SEC Form 4, also known as the Statement of Changes in Beneficial Ownership, is a document that must be filed with the Securities and Exchange Commission (SEC) whenever there is a material change in the holdings of company insiders. These insiders typically include executive officers, directors, and any other person who holds more than 10% of the company’s stock.
Time Frame
- Deadline: Insiders are required to file Form 4 within two business days following a change in their beneficial ownership.
- Transaction Date: The date on which the transaction took place.
- Transaction Code: Nature of the transaction (e.g., purchase, sale, gift).
- Shares or Units Acquired or Disposed: Number of shares involved in the transaction.
- Price per Share: Price at which the shares were bought or sold.
- Beneficial Ownership: Updated total holdings after the transaction.
Origins
- 1934 Securities Exchange Act: SEC Form 4 was instituted under this act to promote transparency and deter insider trading.
For Company Insiders
- Legal Compliance: Meeting regulatory requirements to avoid penalties and legal issues.
- Transparency: Ensuring market integrity by disclosing insider activities.
For Investors
- Market Sentiment: Tracking insider transactions can provide insights into the company’s future prospects.

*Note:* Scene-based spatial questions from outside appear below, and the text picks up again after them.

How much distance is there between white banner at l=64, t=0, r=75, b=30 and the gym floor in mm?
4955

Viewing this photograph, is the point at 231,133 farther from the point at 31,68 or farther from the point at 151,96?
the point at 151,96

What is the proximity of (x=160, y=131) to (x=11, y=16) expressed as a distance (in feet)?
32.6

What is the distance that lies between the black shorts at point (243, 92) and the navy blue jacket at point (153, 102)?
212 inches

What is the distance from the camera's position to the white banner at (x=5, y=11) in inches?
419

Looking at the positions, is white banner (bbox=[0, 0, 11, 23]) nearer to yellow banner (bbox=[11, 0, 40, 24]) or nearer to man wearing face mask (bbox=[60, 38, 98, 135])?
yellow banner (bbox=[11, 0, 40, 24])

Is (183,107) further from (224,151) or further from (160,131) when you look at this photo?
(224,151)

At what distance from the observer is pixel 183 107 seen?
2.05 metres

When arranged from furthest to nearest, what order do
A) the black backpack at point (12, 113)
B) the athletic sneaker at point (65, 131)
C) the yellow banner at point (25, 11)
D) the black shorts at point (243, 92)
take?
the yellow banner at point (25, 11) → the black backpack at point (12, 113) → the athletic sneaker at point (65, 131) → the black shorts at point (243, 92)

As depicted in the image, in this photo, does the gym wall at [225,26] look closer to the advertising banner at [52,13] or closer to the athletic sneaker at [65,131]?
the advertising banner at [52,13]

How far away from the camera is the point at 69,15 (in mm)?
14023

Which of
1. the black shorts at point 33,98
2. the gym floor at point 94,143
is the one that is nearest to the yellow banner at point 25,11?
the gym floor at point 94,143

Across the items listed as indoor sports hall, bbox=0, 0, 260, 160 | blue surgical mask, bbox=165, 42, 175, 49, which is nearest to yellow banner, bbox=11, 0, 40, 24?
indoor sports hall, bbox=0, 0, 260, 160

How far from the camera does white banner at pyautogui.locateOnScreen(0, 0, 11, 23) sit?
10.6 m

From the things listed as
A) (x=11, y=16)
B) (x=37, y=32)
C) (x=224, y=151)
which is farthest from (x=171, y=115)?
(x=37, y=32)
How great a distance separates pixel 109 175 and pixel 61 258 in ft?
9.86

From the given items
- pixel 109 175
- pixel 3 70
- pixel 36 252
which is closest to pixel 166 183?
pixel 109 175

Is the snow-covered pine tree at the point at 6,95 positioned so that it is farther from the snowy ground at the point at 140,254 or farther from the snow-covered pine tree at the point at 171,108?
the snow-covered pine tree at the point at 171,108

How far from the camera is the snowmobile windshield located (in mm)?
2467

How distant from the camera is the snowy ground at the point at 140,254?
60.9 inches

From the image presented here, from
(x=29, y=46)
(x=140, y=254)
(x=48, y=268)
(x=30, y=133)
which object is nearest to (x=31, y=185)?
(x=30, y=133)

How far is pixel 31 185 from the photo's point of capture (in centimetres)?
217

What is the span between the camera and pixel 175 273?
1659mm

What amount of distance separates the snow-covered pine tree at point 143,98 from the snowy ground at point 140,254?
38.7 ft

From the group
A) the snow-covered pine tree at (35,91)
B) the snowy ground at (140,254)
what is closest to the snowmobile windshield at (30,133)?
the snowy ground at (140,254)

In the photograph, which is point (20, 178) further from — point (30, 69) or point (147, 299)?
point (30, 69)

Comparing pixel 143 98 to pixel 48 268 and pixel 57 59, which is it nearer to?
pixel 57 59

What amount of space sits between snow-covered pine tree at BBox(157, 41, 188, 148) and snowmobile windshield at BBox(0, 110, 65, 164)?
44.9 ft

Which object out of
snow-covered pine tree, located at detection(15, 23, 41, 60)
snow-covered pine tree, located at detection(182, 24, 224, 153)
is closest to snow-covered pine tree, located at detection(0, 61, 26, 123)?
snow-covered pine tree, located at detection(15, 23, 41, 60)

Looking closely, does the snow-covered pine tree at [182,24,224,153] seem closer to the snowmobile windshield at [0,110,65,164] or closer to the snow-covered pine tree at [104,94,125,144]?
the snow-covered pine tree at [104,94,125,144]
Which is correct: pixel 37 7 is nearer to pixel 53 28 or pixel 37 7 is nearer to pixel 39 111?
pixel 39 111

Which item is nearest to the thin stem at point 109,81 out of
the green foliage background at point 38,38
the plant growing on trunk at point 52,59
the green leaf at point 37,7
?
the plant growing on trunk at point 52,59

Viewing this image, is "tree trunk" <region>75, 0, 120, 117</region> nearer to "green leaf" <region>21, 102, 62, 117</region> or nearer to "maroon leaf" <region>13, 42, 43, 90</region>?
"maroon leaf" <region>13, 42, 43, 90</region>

Example 1: Executive Purchase
- John Doe, CEO of XYZ Corp: Filed a Form 4 to report the purchase of 5,000 shares at $10 per share.
Example 2: Director Sale
- Jane Smith, Director of ABC Inc: Filed a Form 4 to report the sale of 2,000 shares at $15 per share.
- SEC Form 3: Initial statement of beneficial ownership.
- SEC Form 5: Annual statement of changes in beneficial ownership.